Magellan Charts Strong Gains

At the start of the year, MoneyShow featured its annual Top Picks report asking leading advisors for their favorite investment ideas for 2016. In the report, 85 stocks and funds were recommended, and the stock picks that we submitted on behalf of The Energy Strategist have been among the top performers year-to-date.

Last week I was interviewed by The Money Show to talk about the picks I submitted, as well as the outlook for the rest of the year. Here is Part II of that interview.  

Steve Halpern:  Now at the start of the year you recommended a company called Magellan Midstream Partners (NYSE: MMP), which is up 12%, also strongly outperforming the market, as did your pick, EQT Corp. (NYSE: EQT).  Can you give us a little background on Magellan, and discuss whether or not you still recommend this stock?

Robert Rapier:  Yes, Magellan is one of the largest midstream master limited partnerships, so it’s involved in transportation of refined products and crude oil.  It has a large asset portfolio across the country, and it yields about 4.2%.  

Management is very conservative.  I added that as a conservative investment where I felt like the downside was fairly limited. However we are presently approaching the Buy limit we set for the company.    

Like energy stocks, MLPs bottomed out in February. Previously I talked about the price of natural gas as an indicator that suggested it was undervalued. Another such indicator is the yield of the Alerian MLP Index (AMZ).

Previously, the Alerian yield had gone over 10% two times in the last 20 years. It went over 10% for the third time in 20 years in December, and it’s since run up by 35% or so.  Magellan Midstream is a component of the Alerian, but the whole sector to me was undervalued.  

That indicator said the sector’s undervalued.  MMP hasn’t gone up as much as the overall midstream MLP sector, but again it’s very conservative so your downside is limited.  

For more aggressive investors I would have maybe recommended something different, but that was a conservative pick.  It remains a conservative pick.  For somebody looking for income, and limited downside risk it’s still a buy.  

Steve Halpern:  Before I let you go, given that EQT Corporation and Magellan are stocks you like for the long term, but you’re not particularly or overly bullish on them for the near term,  perhaps you’d be kind enough to highlight a name or two that you are particularly encouraged by for the second half of the year.

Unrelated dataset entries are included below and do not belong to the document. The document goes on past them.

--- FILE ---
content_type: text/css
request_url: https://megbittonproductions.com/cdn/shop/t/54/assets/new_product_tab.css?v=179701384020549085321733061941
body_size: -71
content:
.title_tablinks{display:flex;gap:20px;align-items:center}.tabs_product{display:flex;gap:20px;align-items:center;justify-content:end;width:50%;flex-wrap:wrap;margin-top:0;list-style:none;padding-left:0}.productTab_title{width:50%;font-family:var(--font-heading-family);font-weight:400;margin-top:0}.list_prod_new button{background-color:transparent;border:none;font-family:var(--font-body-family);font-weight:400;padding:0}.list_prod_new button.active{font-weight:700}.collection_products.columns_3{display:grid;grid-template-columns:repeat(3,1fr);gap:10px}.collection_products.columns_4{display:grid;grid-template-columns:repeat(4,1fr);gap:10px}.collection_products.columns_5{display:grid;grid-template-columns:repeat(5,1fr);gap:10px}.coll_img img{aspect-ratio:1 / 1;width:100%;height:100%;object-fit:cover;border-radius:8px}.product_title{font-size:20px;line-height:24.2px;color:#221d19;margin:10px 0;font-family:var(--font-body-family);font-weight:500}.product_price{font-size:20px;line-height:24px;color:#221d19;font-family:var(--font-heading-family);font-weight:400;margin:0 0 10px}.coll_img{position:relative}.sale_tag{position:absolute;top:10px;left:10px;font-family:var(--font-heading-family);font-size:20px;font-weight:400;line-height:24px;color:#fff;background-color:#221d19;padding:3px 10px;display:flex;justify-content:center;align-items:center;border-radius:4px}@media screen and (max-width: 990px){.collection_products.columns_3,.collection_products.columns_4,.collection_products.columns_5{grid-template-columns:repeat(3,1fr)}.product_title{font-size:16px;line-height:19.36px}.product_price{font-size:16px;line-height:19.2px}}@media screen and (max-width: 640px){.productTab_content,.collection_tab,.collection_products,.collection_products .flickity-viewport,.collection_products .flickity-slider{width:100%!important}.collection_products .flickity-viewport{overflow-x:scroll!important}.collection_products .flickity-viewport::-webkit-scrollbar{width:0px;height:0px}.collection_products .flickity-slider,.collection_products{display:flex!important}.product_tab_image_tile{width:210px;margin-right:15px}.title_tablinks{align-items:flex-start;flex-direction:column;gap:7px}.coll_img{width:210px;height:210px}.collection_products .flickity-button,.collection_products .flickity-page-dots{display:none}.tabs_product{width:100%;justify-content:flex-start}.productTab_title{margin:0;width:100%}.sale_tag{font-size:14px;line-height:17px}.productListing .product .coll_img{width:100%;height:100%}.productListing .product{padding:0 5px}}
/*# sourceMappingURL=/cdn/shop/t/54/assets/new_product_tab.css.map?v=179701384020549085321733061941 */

Robert Rapier:  Well, we recently sent out an alert for BP (NYSE: BP).  BP had gotten hit pretty hard by the British vote to exit the EU, and we felt like it was being unduly punished.  

I haven’t been bullish on BP over the years very often, but I think in the wake of the Gulf of Mexico disaster they may have sold off more than they should have. They finally got the deal with the government settled last year.  

I feel like they are undervalued, and I notice they’re up 5% today.  They yield nearly 7%, and are generating decent cash flow. We think all things considered BP has come out of the Gulf of Mexico disaster in pretty good shape.  It could have been a lot worse for them.  They’re trading at a fraction of where they were before the disaster.  

I just added SolarEdge Technologies (NASD: SEDG), a solar inverter company to my own portfolio about a week ago.  They are profitable and growing rapidly.  I think the solar sector is poised to do very well over the next five to ten years.

Then Enviva Partners LP (NYSE: EVA), outside the oil and gas sector. Enviva Partners makes wood pellets, and they sell them into the European market. They are growing by leaps and bounds. They yield nearly 10%, and they just had their IPO a year ago, and year over year now they are the number one MLP performer over the past 12 months.

The oil and gas MLP sector has gotten beaten up pretty badly, even though they recovered some since February. They bottomed out in February but are lagging a bit. Enviva Partners has done quite well throughout the oil and gas downturn, and we continue to recommend for the long-term.